ANGER. What can friends and family do?

As we approach Christmas which is also dubbed the most stressful time of the year, it can be very difficult when someone you care about is experiencing problems with anger – especially if they sometimes direct that anger towards you, others close to them, or themselves.

We are all responsible for our own actions, so ultimately it will be up to them to learn how to manage and express their anger appropriately. But there are still lots of things you can do to help support them:

  • Stay calm. Although you probably have a lot of difficult feelings of your own, if you can stay calm it can help to stop anger escalating.
  • Try to listen to them. If you can, allow them time to communicate their feelings without judging them. Often when someone feels that they are being listened to, they are more able to hear other people’s points of view as well. And sometimes just being given permission to communicate angry feelings can be enough to help someone calm down.
  • Give them space. If you notice that continuing the conversation is making it worse, give them space to calm down and think. This could be something like going into another room for a while or spending a few days apart. It’s important to give yourself space as well, so you don’t find yourself getting too angry.
  • Set boundaries. While there are lots of reasons why this can be difficult, it’s important to set limits and boundaries. Be clear in advance about what sort of behaviour is and isn’t acceptable to you, and think about what action you can take if someone crosses the line. You don’t have to put up with any behaviour that makes you feel unsafe or seriously affects your own wellbeing.
  • Help them identify their triggers. This is something you can try when you’re both feeling calm, away from any heated situation. Identifying someone’s triggers for anger can help you both think about ways you can avoid triggering situations, and plan how to handle them and how to communicate when they do arise. But try not to be judgemental, or accusatory. While it can be useful to give specific examples of when you remember them getting angry, be aware that this is probably upsetting for them to think about.
  • Support them to seek professional help. For example, you could help them arrange to see their GP, or help research anger management courses. See the national Mind’s pages on treatments for anger and supporting someone to seek help for their mental health for more information.
  • Look after your own wellbeing. It can be difficult at times to support someone else, so make sure you’re looking after your own wellbeing too.

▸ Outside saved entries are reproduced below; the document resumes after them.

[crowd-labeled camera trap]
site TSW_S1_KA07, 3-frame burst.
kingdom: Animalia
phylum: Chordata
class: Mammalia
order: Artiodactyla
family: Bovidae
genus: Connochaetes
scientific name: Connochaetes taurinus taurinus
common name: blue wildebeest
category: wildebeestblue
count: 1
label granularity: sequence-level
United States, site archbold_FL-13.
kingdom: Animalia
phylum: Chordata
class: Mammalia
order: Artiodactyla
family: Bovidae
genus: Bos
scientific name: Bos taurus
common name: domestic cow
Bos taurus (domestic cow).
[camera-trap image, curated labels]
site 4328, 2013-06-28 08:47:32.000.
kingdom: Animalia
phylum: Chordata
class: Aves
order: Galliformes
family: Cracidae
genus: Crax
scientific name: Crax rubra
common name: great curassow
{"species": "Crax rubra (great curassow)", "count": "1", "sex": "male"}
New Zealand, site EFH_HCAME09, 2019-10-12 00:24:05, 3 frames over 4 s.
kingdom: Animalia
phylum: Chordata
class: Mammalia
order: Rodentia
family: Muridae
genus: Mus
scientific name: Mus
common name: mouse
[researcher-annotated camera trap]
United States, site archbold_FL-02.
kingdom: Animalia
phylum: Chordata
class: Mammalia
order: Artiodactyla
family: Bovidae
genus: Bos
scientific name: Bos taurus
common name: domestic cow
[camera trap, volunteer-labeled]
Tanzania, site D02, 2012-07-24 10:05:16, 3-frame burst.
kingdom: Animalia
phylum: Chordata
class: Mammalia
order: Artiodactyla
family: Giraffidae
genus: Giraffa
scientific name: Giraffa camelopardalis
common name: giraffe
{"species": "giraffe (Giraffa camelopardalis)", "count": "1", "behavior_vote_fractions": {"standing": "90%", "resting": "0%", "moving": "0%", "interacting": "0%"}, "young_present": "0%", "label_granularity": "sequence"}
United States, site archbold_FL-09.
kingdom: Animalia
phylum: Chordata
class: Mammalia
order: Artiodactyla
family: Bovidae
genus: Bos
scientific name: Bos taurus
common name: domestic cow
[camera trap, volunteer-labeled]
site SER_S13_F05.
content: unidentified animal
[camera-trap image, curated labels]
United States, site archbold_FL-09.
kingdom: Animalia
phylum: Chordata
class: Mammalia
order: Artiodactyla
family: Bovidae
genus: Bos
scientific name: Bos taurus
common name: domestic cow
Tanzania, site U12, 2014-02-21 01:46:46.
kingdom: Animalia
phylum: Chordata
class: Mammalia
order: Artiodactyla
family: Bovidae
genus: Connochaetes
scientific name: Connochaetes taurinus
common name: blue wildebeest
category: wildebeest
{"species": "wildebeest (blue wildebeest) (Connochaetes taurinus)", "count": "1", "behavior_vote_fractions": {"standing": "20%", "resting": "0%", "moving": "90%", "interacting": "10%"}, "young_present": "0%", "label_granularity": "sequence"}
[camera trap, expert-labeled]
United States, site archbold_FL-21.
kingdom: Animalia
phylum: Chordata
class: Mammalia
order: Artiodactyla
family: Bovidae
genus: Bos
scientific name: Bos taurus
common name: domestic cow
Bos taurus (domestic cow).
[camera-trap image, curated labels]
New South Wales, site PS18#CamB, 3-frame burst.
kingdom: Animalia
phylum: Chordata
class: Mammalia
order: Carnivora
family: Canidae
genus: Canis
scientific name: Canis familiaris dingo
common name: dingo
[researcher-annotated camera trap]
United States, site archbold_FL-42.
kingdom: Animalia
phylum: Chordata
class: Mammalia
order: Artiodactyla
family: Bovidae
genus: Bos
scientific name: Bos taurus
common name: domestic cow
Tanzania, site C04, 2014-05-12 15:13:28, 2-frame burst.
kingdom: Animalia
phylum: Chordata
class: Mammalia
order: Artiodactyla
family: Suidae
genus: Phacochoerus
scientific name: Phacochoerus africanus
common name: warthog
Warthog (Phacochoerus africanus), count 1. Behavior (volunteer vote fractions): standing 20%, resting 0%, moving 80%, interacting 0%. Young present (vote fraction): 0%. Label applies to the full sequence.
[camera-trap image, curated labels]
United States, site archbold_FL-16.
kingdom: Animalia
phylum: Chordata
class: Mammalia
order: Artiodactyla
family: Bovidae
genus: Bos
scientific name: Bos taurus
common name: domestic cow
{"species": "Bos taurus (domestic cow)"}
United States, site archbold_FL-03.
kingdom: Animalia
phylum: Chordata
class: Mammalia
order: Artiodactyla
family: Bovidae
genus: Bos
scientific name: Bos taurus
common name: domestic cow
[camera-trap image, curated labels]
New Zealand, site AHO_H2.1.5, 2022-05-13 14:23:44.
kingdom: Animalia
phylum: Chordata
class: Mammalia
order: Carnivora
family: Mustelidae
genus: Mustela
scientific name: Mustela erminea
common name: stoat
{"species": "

What if they don’t recognise they have a problem?

You might find that the person you are supporting doesn’t recognise they have a problem and/or refuses to seek help.

It’s understandable to feel frustrated, distressed and powerless as a result of this. But it’s important to accept that they are an individual, and that there are always limits to what you can do to support another person.

A person who seems very angry may also be feeling things like fear, stress, sadness, hurt or worry – or might be struggling to cope with a difficult experience at home or in another part of their life that they feel unable to talk about.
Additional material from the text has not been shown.